:: EXTRACTED MATERIAL
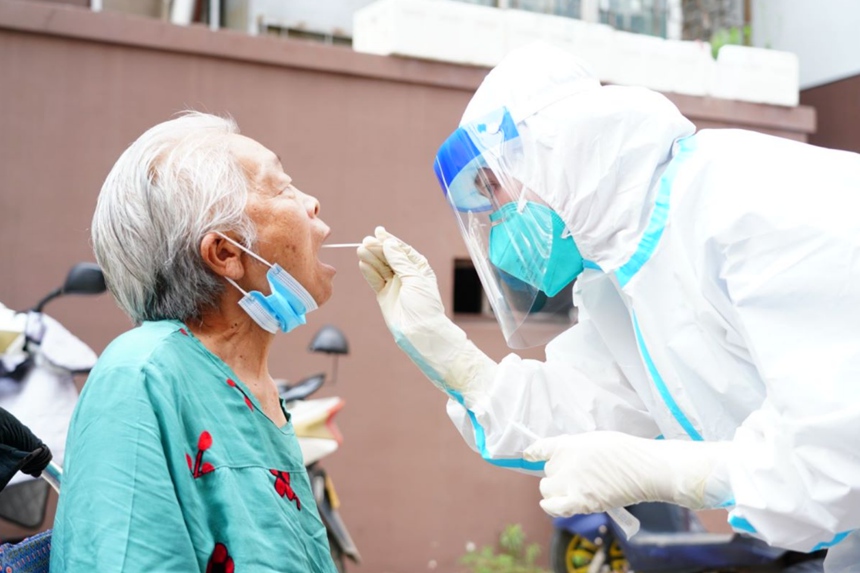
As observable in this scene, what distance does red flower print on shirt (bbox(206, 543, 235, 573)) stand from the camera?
1743mm

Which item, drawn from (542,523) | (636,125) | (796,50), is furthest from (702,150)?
(796,50)

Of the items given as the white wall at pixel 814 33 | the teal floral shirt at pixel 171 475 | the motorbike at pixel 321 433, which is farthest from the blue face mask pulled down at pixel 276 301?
the white wall at pixel 814 33

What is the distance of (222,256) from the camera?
1989 mm

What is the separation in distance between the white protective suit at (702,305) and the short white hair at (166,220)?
0.69m

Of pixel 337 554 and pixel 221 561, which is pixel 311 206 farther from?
pixel 337 554

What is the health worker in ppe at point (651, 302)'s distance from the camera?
1.68 meters

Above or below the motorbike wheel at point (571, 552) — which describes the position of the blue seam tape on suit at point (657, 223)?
above

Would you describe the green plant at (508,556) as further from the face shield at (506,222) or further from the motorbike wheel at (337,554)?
the face shield at (506,222)

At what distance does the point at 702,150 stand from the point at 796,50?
6.15 m

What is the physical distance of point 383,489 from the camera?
205 inches

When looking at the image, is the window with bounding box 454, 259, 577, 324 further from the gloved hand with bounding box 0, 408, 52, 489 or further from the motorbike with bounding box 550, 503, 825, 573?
the gloved hand with bounding box 0, 408, 52, 489

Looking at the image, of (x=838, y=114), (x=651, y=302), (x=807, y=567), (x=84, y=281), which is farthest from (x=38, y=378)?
(x=838, y=114)

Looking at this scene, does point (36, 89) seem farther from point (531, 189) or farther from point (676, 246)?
point (676, 246)

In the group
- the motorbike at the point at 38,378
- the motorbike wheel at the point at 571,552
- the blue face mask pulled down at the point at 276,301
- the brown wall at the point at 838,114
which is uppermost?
the brown wall at the point at 838,114
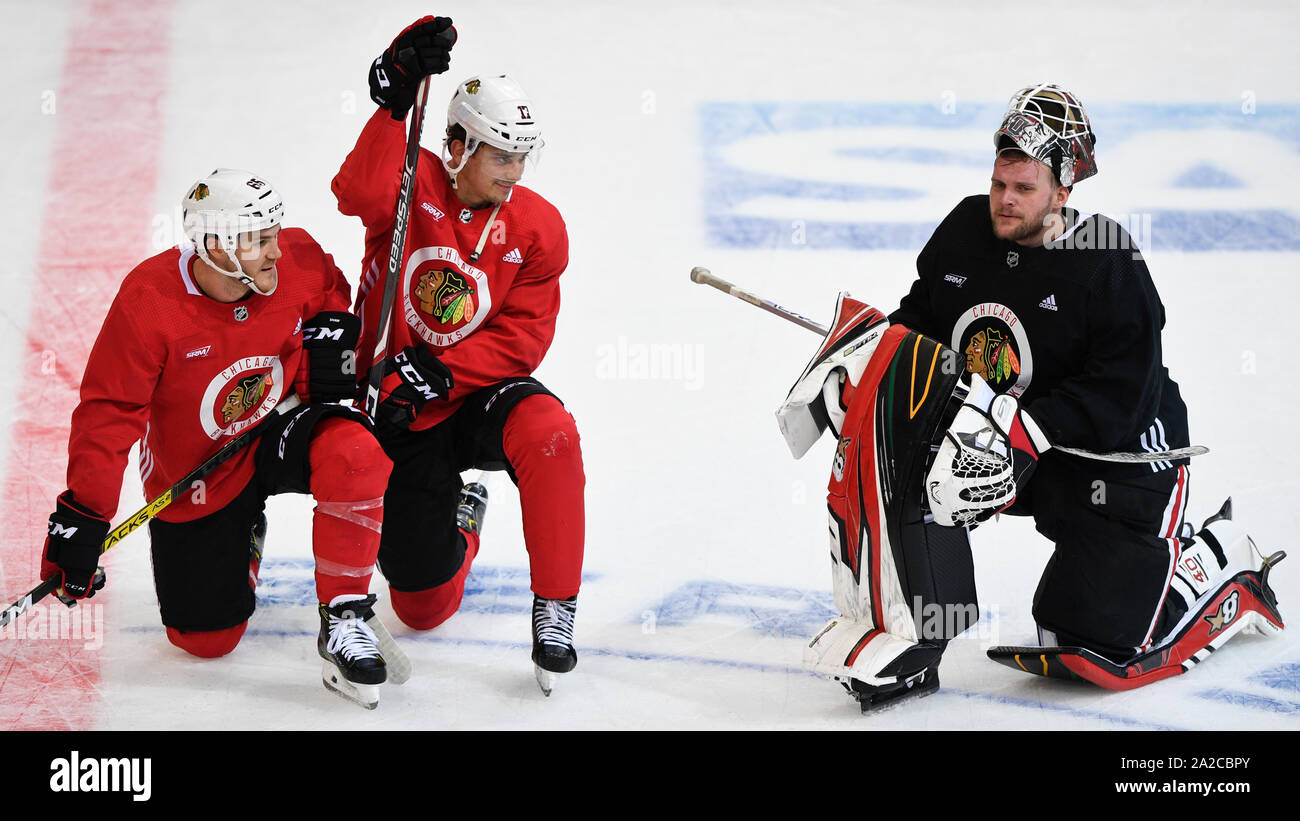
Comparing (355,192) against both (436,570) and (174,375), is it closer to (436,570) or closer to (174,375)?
(174,375)

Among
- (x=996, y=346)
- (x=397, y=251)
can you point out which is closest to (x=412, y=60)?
(x=397, y=251)

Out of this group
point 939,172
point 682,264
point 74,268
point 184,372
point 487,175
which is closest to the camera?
point 184,372

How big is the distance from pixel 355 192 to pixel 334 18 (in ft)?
11.6

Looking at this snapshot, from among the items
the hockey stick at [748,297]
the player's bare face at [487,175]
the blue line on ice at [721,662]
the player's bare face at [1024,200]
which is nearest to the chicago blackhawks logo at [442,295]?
the player's bare face at [487,175]

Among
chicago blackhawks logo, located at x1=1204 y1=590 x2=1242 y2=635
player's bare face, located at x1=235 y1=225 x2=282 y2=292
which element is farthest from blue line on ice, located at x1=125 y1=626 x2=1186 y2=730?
player's bare face, located at x1=235 y1=225 x2=282 y2=292

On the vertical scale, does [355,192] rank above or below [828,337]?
above

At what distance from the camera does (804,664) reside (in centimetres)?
366

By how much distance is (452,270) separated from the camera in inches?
154

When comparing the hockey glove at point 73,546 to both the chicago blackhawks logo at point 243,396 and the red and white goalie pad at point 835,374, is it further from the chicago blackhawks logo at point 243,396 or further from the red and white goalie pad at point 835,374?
the red and white goalie pad at point 835,374

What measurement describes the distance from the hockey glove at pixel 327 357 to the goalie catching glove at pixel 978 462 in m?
1.49

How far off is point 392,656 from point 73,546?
2.56ft

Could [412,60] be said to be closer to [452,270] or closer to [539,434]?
[452,270]
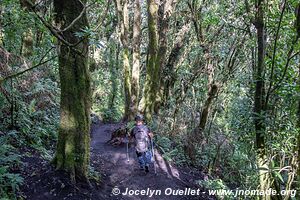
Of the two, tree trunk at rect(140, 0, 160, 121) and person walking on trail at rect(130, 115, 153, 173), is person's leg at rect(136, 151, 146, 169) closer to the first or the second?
person walking on trail at rect(130, 115, 153, 173)

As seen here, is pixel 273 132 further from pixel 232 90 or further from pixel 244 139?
pixel 232 90

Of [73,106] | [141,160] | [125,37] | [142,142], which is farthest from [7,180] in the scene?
[125,37]

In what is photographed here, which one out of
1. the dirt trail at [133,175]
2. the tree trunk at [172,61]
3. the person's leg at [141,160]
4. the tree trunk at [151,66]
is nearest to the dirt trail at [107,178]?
the dirt trail at [133,175]

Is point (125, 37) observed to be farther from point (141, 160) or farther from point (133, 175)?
point (133, 175)

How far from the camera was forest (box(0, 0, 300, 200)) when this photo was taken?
6621mm

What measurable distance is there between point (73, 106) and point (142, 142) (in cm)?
303

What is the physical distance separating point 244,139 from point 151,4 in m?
8.44

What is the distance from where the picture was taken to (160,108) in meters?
18.6

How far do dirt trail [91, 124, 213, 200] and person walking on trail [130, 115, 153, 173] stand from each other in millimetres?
344

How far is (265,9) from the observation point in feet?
24.1

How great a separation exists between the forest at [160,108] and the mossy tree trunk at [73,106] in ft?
0.07

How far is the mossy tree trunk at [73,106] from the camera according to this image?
729 centimetres

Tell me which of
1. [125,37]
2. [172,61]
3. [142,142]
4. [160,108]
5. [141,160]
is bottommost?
[141,160]

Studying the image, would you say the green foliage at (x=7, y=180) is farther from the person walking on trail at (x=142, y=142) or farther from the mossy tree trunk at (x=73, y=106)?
the person walking on trail at (x=142, y=142)
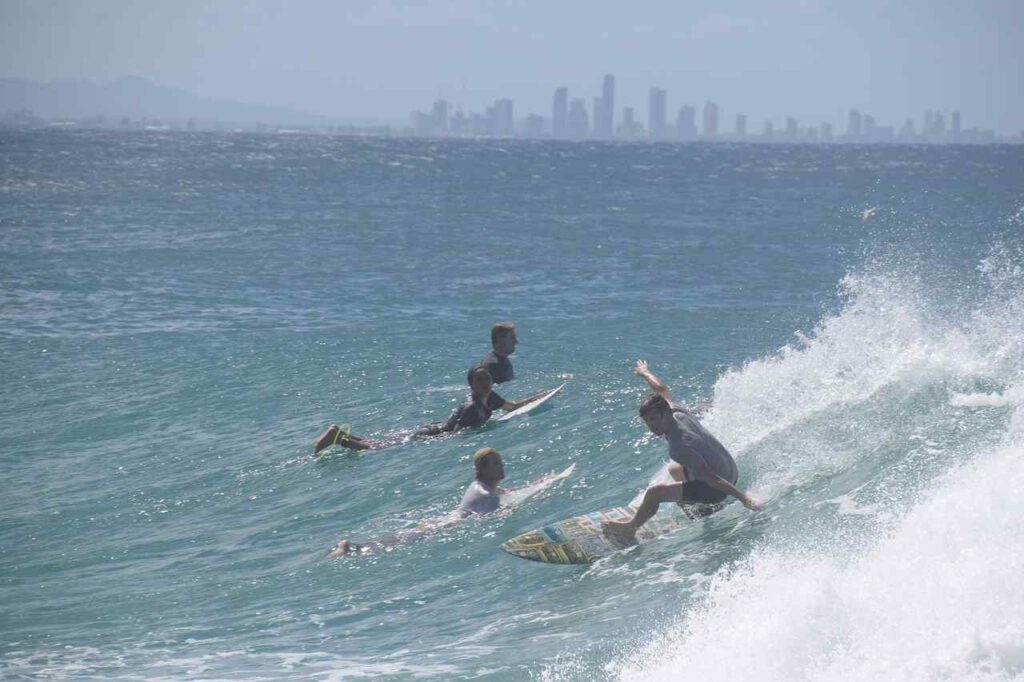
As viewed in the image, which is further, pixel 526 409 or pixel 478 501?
pixel 526 409

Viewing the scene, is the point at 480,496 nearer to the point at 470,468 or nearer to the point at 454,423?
the point at 470,468

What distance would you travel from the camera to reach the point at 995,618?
23.0 ft

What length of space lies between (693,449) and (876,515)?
170 cm

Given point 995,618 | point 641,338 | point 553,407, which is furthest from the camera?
point 641,338

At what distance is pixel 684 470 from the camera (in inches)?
446

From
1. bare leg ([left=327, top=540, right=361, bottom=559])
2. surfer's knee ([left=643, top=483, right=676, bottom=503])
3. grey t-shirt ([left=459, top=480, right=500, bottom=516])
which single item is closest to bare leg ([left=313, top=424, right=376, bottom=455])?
grey t-shirt ([left=459, top=480, right=500, bottom=516])

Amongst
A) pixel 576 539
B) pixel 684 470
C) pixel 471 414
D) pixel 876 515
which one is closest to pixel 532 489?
pixel 576 539

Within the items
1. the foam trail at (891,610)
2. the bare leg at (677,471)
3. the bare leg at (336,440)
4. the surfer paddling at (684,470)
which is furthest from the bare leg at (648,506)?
the bare leg at (336,440)

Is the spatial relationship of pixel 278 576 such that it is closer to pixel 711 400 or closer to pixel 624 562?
pixel 624 562

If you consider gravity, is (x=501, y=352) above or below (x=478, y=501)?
above

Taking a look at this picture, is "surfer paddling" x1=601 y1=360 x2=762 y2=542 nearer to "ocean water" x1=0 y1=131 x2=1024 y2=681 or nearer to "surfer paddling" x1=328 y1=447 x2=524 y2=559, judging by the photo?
"ocean water" x1=0 y1=131 x2=1024 y2=681

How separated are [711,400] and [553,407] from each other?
2.45 meters

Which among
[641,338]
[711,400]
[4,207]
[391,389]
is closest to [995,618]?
[711,400]

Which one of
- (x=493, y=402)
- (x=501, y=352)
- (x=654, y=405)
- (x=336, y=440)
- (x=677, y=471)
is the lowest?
(x=336, y=440)
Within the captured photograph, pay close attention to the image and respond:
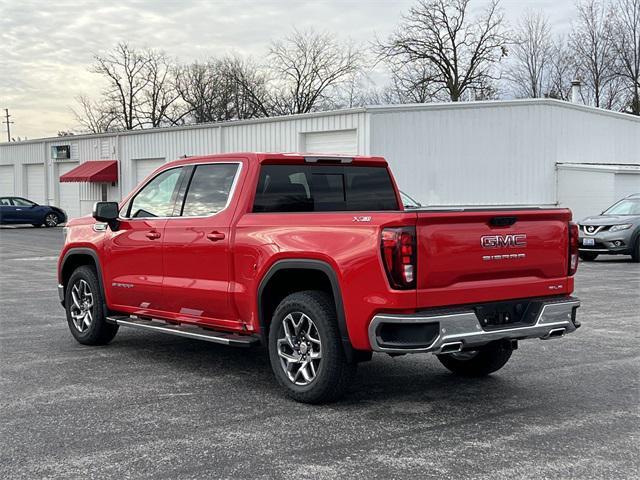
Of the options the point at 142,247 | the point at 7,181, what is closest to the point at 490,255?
the point at 142,247

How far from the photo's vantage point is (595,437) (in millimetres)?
4992

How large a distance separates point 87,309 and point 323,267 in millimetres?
3606

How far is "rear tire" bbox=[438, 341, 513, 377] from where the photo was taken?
6.55 meters

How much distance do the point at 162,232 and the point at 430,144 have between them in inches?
746

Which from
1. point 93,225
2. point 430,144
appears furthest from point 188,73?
point 93,225

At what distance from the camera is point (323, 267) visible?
5.54 meters

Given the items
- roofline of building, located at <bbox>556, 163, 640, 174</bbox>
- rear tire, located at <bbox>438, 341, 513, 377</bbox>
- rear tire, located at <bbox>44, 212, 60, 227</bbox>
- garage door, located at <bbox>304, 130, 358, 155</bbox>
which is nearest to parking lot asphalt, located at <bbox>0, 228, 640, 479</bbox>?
rear tire, located at <bbox>438, 341, 513, 377</bbox>

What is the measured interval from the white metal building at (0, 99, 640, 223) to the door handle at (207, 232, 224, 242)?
17.6 metres

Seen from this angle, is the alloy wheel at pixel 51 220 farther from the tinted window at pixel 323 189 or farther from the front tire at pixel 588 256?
the tinted window at pixel 323 189

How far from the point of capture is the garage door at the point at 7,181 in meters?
45.6

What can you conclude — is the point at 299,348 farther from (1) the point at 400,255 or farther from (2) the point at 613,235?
(2) the point at 613,235

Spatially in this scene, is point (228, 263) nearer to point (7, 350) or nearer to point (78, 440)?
point (78, 440)

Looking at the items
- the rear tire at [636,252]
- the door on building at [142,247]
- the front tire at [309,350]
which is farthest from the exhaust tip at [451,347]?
the rear tire at [636,252]

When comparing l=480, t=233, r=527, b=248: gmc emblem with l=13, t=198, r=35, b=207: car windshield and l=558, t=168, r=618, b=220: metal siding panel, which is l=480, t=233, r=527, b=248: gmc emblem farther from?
l=13, t=198, r=35, b=207: car windshield
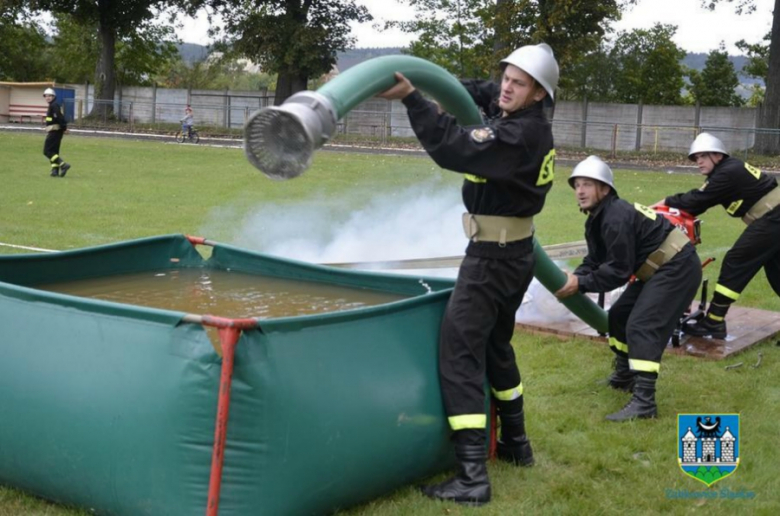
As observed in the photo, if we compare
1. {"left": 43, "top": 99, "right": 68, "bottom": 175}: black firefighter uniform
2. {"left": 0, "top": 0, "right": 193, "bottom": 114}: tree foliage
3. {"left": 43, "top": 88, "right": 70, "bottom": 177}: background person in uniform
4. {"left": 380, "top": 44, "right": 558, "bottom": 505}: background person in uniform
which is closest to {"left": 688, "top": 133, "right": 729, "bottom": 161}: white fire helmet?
{"left": 380, "top": 44, "right": 558, "bottom": 505}: background person in uniform

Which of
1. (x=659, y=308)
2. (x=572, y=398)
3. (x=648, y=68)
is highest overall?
(x=648, y=68)

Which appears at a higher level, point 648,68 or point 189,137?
point 648,68

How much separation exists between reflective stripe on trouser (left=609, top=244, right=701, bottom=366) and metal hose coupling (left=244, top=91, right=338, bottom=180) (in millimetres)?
3103

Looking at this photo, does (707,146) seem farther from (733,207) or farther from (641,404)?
(641,404)

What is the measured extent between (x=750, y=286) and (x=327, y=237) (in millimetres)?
Answer: 4951

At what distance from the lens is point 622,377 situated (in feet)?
20.6

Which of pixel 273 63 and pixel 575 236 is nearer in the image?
pixel 575 236

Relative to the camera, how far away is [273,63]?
42.3 meters

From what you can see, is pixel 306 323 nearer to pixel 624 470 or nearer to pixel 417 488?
pixel 417 488

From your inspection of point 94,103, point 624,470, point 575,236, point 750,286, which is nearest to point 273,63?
point 94,103

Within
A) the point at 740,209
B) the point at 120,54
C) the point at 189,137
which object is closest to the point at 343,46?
the point at 189,137

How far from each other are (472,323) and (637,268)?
204 centimetres

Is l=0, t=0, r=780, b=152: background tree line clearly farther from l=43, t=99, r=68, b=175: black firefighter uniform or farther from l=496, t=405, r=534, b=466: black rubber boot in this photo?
l=496, t=405, r=534, b=466: black rubber boot

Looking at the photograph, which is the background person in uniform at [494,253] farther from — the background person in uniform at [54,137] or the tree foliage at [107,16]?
the tree foliage at [107,16]
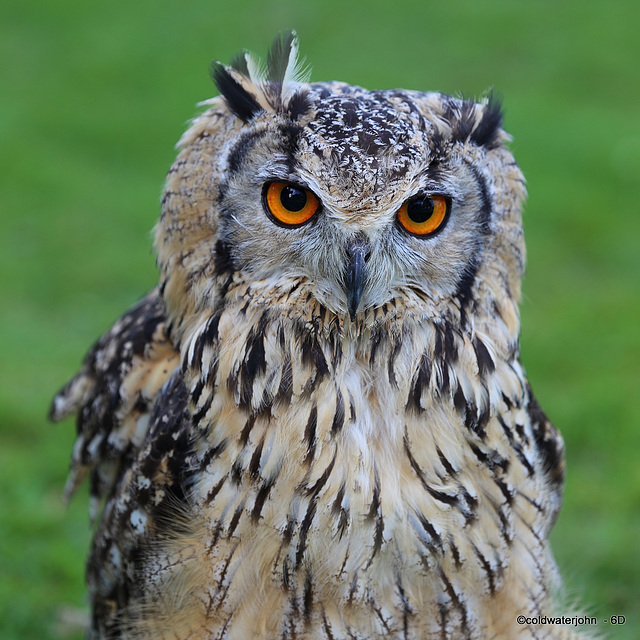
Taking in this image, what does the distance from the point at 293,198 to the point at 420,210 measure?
::::
#### [WHAT THIS TASK INVOLVES]
Reproduce every line from the one containing "How great a" through the one containing "729 centimetres", inclusive, requests included. Multiply each distance in the answers by 0.85, round the result to the same number of decimal places it had, with halves rounded up, and leave the requests unchanged.

#### [THE ANSWER]
How great a separation exists between the forest at [160,108] and the mossy tree trunk at [73,106] in ft?
0.06

How far is the mossy tree trunk at [73,106] from the camera according to this image?
620 centimetres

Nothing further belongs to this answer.